Then a small woman with little English and a long order was at the top of the queue. One cone with chocolate sauce, another with strawberry, a tub of ice–cream, a cone with marshmallow toppings, an Americano coffee.
“What? In this heat?” muttered a fed-up woman behind me. By then I was burning too, inside and out. The small woman asked for a receipt, promoting an involuntary “Jaysus!” from myself (apologies to those further up the page).
She retreated with her melting cargo and we resentful ones followed with heated gaze as she presented her booty to two similar women and a young man in a wheelchair. They were carers and we, abjectly, felt our ire dissolve as quickly as her cones, to be replaced with timid regret.

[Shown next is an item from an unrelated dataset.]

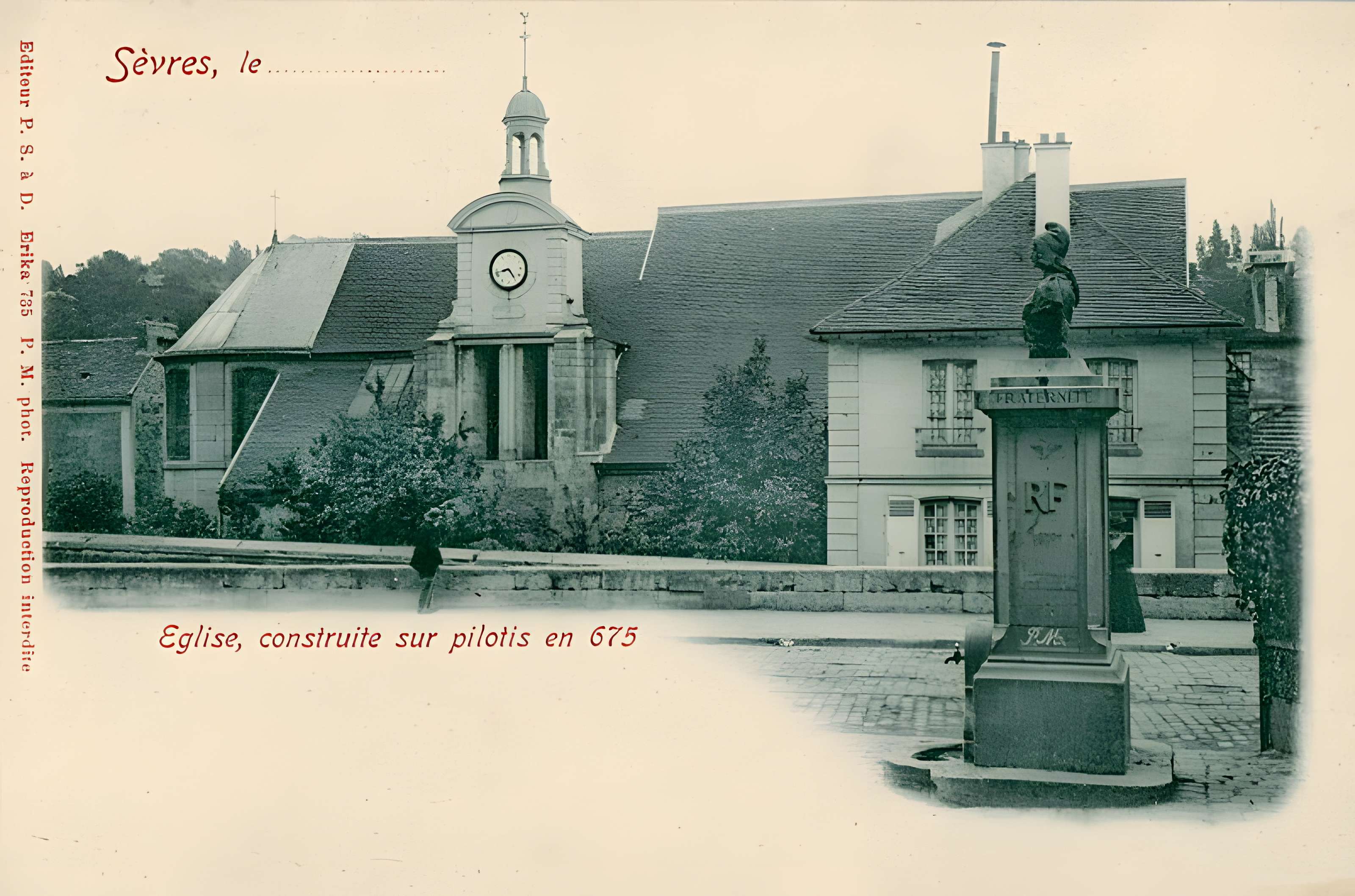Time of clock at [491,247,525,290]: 8:24
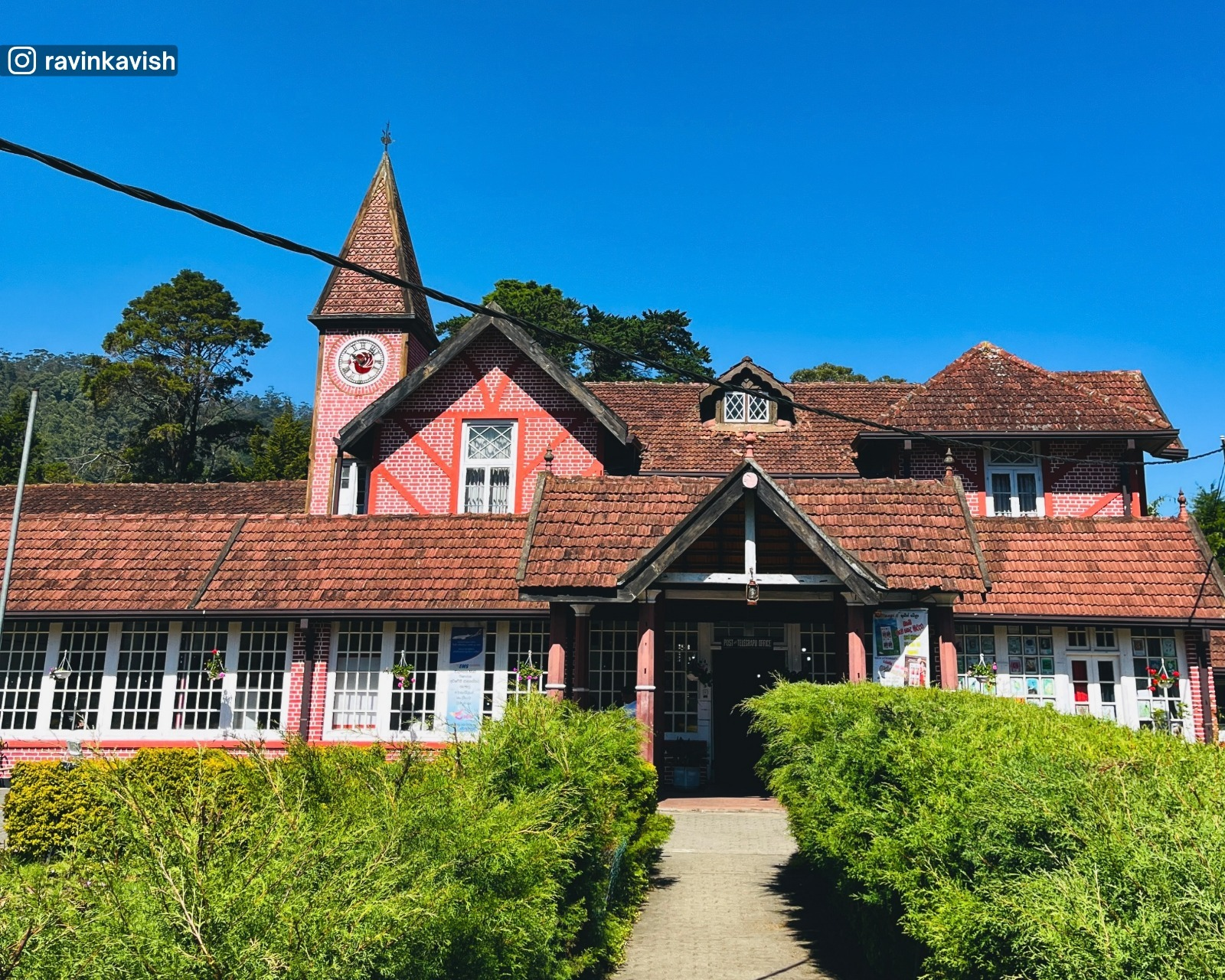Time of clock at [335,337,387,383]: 10:07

My turn, and I asked the young man for a plain cone. As he caught its swirls from the dispenser, he turned and shouted at me, “Flake.” Thrown momentarily, I wasn’t sure whether it was a comment on myself or that he had read my thoughts and assumed it was my judgment on himself. It was neither.
“Plain please,” I said, probably too hastily.
I had hardly walked a yard when my cone split, tipping all that lovely, swirling ice-cream on to the hot pavement below. And the teenage girls passed by.
Couldn’t have luck.
Flake, from Old English flakka, for "flat, level, particle".